Молитвы верующих в домах, у постелей и на дорогах — в то время, когда многие умирали в этих самых постелях, — казались глухо звучащей невыносимой музыкой. И походили на публичный, непрерывно совершаемый грех. На скотский спектакль, разыгрываемый перед вечностью. Потому что самозваные проповедники задавали вопрос: «Что будет после смерти?» И доказывали, опираясь на догматы веры, не только то, что душа воскреснет, но и что воскресший будет похож на себя, то есть сохранит свою идентичность и по ту сторону могилы. Я видел только зло в этих ревнителях веры, которые с помощью темных библейских цитат пытались защититься от смерти и злорадствовали, когда умирали неверующие. Потому что они выдвигали претензии. Приписывали себе два больших преимущества: что они, будто бы, стоят над животными, поскольку разумнее, талантливее, а главное, в большей степени наделены душой, чем эти существа, которым сам Бог предназначил быть рабами человека; и, сверх того, они считали себя избранными даже среди людей: вознесенными над язычниками, над неверующими, над мудрецами древности, над Конфуцием и Папой, над наукой и мировой историей; избранными более, чем иудеи, ибо — будто бы — приобщились к Телу и Духу Господню благодаря своей вере и по милости Божьей.
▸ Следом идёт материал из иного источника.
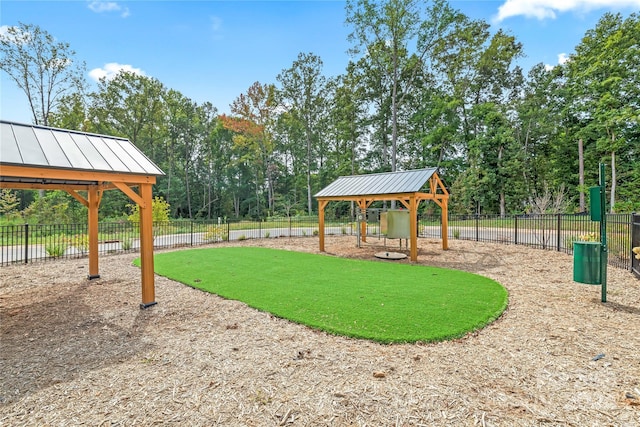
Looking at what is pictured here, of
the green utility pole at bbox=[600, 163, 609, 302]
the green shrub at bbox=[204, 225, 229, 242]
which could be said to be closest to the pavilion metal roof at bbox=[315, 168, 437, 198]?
the green utility pole at bbox=[600, 163, 609, 302]

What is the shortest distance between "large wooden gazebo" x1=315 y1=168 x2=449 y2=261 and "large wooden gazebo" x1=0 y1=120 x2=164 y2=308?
7.00m

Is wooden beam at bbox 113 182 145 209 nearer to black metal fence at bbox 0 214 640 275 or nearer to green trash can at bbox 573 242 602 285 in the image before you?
black metal fence at bbox 0 214 640 275

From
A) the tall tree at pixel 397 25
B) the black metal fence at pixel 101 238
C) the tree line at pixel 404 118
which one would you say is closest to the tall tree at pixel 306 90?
the tree line at pixel 404 118

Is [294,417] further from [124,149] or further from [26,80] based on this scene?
[26,80]

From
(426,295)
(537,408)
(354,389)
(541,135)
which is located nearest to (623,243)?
(426,295)

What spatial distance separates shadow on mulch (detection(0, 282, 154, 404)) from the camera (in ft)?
10.2

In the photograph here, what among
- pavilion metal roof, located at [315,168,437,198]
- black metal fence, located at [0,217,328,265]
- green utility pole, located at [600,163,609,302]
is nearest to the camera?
green utility pole, located at [600,163,609,302]

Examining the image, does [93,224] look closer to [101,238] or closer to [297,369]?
[297,369]

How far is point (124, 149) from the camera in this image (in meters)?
5.70

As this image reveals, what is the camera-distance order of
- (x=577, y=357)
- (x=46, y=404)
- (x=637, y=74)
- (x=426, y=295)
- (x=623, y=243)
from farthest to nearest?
(x=637, y=74), (x=623, y=243), (x=426, y=295), (x=577, y=357), (x=46, y=404)

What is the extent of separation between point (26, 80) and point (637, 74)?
141ft

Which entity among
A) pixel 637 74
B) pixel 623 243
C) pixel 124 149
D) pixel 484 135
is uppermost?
pixel 637 74

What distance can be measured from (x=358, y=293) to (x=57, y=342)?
4.54 m

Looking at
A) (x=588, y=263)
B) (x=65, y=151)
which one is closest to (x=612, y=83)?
(x=588, y=263)
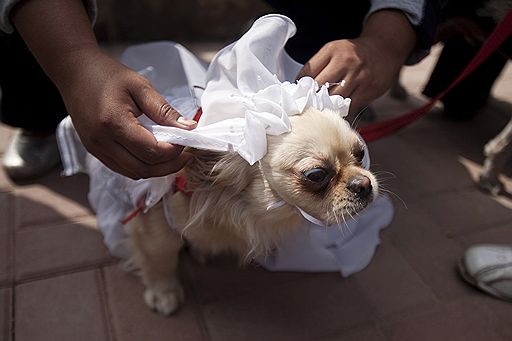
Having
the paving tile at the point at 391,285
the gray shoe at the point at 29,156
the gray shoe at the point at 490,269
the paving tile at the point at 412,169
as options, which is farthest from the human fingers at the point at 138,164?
the paving tile at the point at 412,169

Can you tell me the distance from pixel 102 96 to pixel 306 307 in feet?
3.12

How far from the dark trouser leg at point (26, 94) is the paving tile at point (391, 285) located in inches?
56.3

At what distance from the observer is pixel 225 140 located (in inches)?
38.7

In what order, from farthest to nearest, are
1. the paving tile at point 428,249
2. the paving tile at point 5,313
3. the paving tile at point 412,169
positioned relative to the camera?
the paving tile at point 412,169 → the paving tile at point 428,249 → the paving tile at point 5,313

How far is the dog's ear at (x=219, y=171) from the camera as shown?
1083 millimetres

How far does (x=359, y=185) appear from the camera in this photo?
3.42 feet

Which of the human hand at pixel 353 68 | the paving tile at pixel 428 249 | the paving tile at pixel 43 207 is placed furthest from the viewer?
the paving tile at pixel 43 207

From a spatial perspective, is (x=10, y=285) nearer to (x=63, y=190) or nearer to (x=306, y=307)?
(x=63, y=190)

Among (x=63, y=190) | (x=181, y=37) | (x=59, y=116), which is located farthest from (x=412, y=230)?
(x=181, y=37)

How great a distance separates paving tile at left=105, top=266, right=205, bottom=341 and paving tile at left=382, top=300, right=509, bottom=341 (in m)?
0.63

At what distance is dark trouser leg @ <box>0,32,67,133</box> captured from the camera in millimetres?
1776

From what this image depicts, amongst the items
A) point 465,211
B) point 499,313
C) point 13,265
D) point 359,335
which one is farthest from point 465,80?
point 13,265

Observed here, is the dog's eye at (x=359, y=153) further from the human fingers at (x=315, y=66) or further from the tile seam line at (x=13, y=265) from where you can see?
the tile seam line at (x=13, y=265)

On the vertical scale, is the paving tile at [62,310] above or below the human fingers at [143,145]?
below
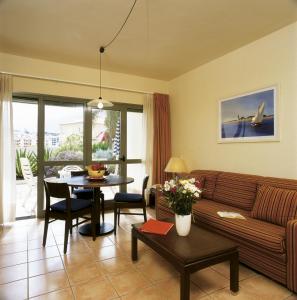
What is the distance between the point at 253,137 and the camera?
3049 mm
В один из таких анархистских дней я вдруг заметил у своих ног черного дрозда. Он испуганно бегал туда-сюда с покалеченными крыльями. Очевидно, несколько часов назад попался в лапы кошке или его придушил лесной хорек. Ему уже был вынесен смертный приговор. Я вспомнил, что утром слышал выстрелы: кто-то устроил охоту и дробинка настигла дрозда. Я расстроился. Возвыситься мыслями над прахом земным — это мы, вероятно, можем, хоть и ненадолго. А вот погасить боль — нет… Когда я снова услышал, как кто-то жирными губами вещает о Боге, я подошел к самодовольному оратору, рассказал ему про раненого дрозда и спросил: уверен ли он, что Бог из всех птиц в округе именно эту приговорил к столь мучительным страданиям и смерти? Человек наградил меня взглядом, полным презрения, даже сплюнул на землю и сказал:
— Пути Господни неисповедимы.
Очень спокойно я ответил ему:
— Я еще могу примириться с тем, что на войне убивают и калечат людей; но не прощаю Богу, что Он допускает, чтобы на полях сражений калечили и превращали в падаль лошадей и других животных.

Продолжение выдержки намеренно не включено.